One of “those” weeks
Ever have one of “those” weeks where you take your puppy to the vet to be neutered, you find out he needs a biopsy, you’re now $400 poorer, an abandoned dog follows you home who acts like she’s lived with you all her life, work is 3 days of non-stop insanity culminating in an employee who blocks the only vehicle left in the parking lot, (the car your hubby has been waiting inside for 30 minutes because she’s delivering her report to you LATE), and you yell out, “Park your (insert swear word her) car first!
Thanksgiving happened in the USA on Thursday, the one time during the year when I insist on home-cooked turkey, dressing, sweet potatoes and cranberry sauce. This year, I decided to use a roaster. It took twice as long and instead of browned, crispy skin it looked like this, but fully cooked:
Fortunately, I’m one of those “edible is good enough” cooks. You should see what I can do to a chocolate cake and still manage to eat it.
Since I made it solely for myself, I don’t eat the skin, and I cut it up anyway, looks shouldn’t matter. It’s just that one time a year I want at least one meal I want to create a meal that doesn’t resemble a 5 year old’s first attempt at learning to make tuna casserole.
This would be the result if I were insane enough to enter a cooking contest.
Enough about cooking disasters, let’s talk about work.
I’ll preface this by saying the following:
- No matter how badly the staff mangle a report,
- how many times it has to be sent back (+3),
- how many people were involved in getting the d@%&ed thing to my office on time,
- there is a deadline — and it’s my responsibility to have it on someone else’s desk by a certain date.
That date was, quite literally, TODAY!
Since the office was closed on Thursday and Friday, it meant the report HAD to arrive at its next destination without further incident.
Two words: MURPHY’S LAW.
That morning, we took the 7 month old puppy, a chocolate lab mutt that should have been named BOING-BOUNCE-BOING-BOUNCE, to the vet for neutering.
Then, I arrived at work and looked through a log book to find the Titanic of paperwork disasters.
I won’t go into the effort it took, just know that the person who had to sign it wouldn’t be back from a trip out of town until 3:30pm.
I was about to call hubby and say, “Can we change the pick-up time to 6:00pm.”
Did I mention Murphy’s law?
The vet called me at 3:00pm to say, “Puppy did well in surgery.
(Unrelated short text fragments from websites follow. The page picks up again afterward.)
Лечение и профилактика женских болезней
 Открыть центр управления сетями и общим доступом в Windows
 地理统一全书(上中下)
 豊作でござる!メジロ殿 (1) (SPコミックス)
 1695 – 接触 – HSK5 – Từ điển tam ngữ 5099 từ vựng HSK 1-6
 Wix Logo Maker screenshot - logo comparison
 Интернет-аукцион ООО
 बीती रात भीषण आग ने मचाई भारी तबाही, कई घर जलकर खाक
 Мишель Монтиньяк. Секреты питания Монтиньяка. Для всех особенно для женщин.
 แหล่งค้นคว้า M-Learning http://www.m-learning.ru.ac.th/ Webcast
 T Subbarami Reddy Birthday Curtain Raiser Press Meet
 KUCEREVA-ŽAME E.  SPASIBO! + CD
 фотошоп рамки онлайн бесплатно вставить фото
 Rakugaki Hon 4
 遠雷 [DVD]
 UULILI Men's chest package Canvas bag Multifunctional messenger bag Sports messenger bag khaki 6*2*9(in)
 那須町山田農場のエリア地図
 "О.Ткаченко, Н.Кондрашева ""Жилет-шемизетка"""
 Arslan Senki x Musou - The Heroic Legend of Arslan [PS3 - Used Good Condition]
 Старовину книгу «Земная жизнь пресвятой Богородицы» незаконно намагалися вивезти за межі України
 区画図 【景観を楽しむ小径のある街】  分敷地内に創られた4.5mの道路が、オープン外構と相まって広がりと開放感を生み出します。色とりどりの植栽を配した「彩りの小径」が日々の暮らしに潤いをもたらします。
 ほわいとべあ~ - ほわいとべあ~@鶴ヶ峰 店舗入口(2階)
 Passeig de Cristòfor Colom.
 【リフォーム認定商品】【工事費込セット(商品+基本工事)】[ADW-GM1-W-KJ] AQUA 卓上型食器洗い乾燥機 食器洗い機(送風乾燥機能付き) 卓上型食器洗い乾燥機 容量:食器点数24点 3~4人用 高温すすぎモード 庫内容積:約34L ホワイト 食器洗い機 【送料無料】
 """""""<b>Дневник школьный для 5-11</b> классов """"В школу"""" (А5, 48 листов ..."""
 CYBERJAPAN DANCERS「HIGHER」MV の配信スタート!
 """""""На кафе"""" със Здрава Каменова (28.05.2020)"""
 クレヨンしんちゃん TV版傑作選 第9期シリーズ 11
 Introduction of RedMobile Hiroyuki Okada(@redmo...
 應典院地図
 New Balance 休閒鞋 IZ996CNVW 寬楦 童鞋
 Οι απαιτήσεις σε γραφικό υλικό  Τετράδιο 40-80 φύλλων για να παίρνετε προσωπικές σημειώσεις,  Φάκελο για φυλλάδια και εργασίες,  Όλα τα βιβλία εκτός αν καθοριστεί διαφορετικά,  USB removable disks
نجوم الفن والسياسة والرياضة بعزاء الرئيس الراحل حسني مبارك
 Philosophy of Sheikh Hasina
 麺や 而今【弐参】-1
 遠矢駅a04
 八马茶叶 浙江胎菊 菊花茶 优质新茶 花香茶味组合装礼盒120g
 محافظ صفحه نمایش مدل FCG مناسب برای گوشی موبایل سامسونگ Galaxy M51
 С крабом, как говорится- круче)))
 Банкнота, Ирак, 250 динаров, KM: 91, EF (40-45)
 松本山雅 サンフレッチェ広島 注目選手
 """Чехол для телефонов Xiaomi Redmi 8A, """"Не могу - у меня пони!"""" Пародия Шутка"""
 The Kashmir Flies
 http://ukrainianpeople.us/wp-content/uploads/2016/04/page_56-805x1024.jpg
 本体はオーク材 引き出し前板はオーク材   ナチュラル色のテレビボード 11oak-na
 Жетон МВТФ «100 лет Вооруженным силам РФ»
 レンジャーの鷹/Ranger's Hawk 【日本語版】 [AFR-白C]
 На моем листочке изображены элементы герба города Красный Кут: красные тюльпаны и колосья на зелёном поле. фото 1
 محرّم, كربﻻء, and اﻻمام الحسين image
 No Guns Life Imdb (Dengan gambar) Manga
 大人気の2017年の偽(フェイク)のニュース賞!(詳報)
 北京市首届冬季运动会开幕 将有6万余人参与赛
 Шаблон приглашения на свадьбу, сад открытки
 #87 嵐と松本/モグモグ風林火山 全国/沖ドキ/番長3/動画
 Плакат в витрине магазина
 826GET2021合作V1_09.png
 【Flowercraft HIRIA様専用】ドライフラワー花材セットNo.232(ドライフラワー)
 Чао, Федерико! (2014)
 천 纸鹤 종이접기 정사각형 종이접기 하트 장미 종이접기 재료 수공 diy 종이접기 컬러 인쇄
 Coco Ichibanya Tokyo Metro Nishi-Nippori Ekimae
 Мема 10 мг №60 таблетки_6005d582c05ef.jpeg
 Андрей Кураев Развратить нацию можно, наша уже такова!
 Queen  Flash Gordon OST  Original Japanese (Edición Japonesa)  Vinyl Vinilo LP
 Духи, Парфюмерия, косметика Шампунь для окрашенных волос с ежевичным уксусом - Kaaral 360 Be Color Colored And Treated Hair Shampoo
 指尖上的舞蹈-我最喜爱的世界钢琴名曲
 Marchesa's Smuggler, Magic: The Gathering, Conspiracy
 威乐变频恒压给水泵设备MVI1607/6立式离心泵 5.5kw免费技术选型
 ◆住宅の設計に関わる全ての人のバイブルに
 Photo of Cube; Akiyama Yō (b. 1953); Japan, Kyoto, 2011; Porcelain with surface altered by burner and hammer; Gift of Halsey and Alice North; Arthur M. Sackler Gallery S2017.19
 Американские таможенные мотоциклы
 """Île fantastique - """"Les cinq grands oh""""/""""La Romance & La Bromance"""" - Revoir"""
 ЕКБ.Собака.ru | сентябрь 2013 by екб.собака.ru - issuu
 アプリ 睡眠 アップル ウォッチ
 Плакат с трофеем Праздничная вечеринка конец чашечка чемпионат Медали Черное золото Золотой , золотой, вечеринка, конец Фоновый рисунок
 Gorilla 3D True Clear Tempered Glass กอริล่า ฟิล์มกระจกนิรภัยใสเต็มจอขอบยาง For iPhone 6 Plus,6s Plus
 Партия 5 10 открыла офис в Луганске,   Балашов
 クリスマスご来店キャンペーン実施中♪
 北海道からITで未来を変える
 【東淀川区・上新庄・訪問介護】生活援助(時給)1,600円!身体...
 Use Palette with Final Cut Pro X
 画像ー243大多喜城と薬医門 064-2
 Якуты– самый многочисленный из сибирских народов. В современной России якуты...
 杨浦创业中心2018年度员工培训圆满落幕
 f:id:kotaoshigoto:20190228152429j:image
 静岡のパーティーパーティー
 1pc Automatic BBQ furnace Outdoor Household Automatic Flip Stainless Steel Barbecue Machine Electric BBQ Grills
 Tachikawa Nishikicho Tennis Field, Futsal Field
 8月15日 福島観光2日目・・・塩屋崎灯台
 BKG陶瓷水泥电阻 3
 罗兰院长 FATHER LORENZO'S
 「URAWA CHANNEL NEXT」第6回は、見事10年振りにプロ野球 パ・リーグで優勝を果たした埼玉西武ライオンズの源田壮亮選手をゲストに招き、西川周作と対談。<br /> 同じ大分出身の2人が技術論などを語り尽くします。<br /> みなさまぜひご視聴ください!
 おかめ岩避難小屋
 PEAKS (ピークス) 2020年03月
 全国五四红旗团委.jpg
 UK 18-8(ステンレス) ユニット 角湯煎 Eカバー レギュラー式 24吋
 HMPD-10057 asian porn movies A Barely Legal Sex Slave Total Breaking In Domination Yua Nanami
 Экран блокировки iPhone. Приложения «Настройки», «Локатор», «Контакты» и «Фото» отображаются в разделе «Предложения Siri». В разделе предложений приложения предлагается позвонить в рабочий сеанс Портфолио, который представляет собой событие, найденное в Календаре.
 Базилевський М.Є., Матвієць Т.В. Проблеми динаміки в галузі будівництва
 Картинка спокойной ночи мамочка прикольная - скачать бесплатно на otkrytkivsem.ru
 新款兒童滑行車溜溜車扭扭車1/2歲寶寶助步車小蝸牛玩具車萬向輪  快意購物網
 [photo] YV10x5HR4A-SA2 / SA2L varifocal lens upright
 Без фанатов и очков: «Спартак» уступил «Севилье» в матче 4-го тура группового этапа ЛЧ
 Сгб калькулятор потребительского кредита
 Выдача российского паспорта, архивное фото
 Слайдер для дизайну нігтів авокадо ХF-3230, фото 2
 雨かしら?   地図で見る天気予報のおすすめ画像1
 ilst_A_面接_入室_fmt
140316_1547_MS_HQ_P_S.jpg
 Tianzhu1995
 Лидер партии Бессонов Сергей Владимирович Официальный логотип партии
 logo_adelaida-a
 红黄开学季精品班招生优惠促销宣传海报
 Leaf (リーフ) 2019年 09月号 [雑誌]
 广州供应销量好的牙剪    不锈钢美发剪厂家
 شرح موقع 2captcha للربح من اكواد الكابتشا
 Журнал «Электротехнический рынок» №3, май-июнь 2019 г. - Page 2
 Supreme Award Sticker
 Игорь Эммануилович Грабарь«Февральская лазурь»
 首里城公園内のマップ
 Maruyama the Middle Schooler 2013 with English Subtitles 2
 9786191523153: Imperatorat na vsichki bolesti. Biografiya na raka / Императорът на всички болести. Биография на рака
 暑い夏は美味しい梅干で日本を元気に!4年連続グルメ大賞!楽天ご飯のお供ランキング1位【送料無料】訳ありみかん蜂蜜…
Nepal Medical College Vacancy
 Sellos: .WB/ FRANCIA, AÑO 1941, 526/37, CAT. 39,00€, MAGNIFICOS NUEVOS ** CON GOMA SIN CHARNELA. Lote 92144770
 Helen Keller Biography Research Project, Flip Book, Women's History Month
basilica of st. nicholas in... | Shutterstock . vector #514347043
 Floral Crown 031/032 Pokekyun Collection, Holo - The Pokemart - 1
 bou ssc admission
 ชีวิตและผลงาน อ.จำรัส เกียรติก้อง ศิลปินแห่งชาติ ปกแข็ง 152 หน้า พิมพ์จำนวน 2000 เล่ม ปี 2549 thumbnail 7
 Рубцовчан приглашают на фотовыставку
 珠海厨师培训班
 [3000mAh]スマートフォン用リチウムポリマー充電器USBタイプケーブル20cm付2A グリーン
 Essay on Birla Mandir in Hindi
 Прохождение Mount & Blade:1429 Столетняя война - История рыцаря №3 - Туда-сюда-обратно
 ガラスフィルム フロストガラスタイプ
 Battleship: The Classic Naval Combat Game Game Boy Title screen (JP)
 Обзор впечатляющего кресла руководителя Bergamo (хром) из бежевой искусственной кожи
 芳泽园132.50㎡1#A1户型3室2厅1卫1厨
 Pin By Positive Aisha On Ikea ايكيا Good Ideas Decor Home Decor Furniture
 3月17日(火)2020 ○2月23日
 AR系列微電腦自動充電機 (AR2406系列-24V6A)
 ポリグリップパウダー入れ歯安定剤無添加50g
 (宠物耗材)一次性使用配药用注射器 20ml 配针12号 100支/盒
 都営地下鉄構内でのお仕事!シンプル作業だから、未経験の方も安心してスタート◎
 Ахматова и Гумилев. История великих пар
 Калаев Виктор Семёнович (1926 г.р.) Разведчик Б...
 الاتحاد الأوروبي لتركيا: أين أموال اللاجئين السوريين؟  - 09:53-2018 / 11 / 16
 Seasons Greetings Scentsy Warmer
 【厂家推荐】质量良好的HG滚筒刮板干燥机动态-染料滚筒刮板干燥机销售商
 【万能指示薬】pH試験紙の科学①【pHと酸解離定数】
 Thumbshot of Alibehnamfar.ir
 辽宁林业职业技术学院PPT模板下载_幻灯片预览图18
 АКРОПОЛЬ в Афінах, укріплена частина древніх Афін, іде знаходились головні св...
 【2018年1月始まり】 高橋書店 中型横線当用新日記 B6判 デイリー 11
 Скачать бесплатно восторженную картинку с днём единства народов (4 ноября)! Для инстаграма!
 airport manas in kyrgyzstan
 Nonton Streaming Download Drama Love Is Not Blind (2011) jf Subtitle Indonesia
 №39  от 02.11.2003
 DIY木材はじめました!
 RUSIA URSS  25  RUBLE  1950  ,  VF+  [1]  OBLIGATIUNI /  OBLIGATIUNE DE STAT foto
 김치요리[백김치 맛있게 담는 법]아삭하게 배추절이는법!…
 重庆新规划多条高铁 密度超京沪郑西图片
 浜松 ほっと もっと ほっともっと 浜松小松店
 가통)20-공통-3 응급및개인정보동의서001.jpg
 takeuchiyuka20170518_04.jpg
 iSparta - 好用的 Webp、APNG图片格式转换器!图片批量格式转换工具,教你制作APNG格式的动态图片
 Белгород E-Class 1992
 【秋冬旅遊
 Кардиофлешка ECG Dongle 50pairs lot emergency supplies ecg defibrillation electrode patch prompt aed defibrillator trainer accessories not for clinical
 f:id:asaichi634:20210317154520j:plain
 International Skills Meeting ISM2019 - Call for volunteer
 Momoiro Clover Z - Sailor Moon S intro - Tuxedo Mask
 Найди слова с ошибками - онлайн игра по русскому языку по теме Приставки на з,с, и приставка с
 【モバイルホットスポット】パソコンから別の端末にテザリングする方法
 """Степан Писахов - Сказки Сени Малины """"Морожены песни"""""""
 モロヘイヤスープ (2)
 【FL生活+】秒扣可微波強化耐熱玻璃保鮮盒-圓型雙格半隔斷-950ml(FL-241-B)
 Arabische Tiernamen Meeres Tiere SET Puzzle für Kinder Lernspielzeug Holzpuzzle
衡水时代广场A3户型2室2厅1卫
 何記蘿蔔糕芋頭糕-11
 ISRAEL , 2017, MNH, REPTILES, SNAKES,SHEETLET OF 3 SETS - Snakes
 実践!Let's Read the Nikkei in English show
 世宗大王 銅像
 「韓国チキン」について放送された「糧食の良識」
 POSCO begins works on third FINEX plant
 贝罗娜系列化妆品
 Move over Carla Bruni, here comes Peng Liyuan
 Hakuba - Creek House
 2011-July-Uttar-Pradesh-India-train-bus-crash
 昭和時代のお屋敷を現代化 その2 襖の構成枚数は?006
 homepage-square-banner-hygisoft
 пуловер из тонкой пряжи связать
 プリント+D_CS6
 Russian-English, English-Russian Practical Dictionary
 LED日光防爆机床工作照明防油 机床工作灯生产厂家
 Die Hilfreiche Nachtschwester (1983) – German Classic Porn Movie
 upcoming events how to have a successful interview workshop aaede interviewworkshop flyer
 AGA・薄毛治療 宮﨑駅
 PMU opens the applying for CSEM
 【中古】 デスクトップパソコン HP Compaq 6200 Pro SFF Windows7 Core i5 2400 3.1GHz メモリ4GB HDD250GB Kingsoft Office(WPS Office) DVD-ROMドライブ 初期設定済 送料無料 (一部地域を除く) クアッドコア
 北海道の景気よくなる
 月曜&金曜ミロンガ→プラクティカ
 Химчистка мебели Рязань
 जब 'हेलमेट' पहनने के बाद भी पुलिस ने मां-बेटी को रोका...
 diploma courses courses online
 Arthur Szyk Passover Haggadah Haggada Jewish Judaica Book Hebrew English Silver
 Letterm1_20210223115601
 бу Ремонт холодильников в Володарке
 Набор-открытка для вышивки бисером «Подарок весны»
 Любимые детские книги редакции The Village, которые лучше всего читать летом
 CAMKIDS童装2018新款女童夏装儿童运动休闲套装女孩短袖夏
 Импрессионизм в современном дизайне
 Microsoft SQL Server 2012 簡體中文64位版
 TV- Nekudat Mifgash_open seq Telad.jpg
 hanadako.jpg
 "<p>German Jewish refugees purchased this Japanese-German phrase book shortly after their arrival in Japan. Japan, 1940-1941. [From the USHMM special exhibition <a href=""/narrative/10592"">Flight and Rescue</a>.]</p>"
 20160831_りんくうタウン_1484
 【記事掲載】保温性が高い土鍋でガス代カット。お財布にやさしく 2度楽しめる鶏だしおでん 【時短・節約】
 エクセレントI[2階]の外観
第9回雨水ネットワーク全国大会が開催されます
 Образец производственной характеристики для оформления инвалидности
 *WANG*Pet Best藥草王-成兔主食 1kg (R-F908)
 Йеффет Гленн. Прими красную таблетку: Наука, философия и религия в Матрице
He’s in recovery and ready to go home. I found a lump and suspect cancer, so I’m sending it to the lab. By the way, we’re closing at 5:00 today.”
I was the last one in the building when hubby arrived to take me home, so he backed into the closest parking space near my office door.
After running 10 feet to the car, I explained the problem and he said, “Take as long as you need.”
If you haven’t been in a car with him, you don’t know the infinite number of times he’s said, “Can’t that F%#$er park in the lines?” or “Why can’t that woman park in a space instead of leaving her car in front of mine? If I get the chance, I’m going to tell the %^*#@, Learn how to drive!”
Yes, there’s one employee who parks her car in front of the parking space next to my office — the same place every day –to clock out.
Yes, there are several employees who think that parking between the lines is all right and often create their own parking space. This is social services, not a Daytona speedway pile-up, but every day a 9:00am it’s hard to tell the difference.
I waited, and waited for the report, calling twice to find out what was taking so long. And then, at 4:15, a white car meandered into the parking lot, stopping in front of the only car there.
I yelled out, “Park your [insert swear word (that I didn’t say) here] car!
It took two scans, an uncooperative email server, breaking the report into two parts to create 2 files to send in 2 different emails…and
2000 20 minutes later I rushed out the door.
What does hubby say when I get inside the car? “You didn’t have to yell at that woman.”
I’m smoldering, hubby doesn’t understand why I’m not talking, and 30 minutes later we’re at the vet’s office. We waited for BOING-BOUNCE-BOING-BOUNCE to emerge wearing a cone-of-shame. $400 later, we turned onto the dirt road leading to our house.
I have only one thing to add to this fiasco.
On Thanksgiving, one must always find something to be thankful for. At least THIS didn’t happen:
Yes, there is always something to be thankful for; at least a crocodile didn’t eat my report.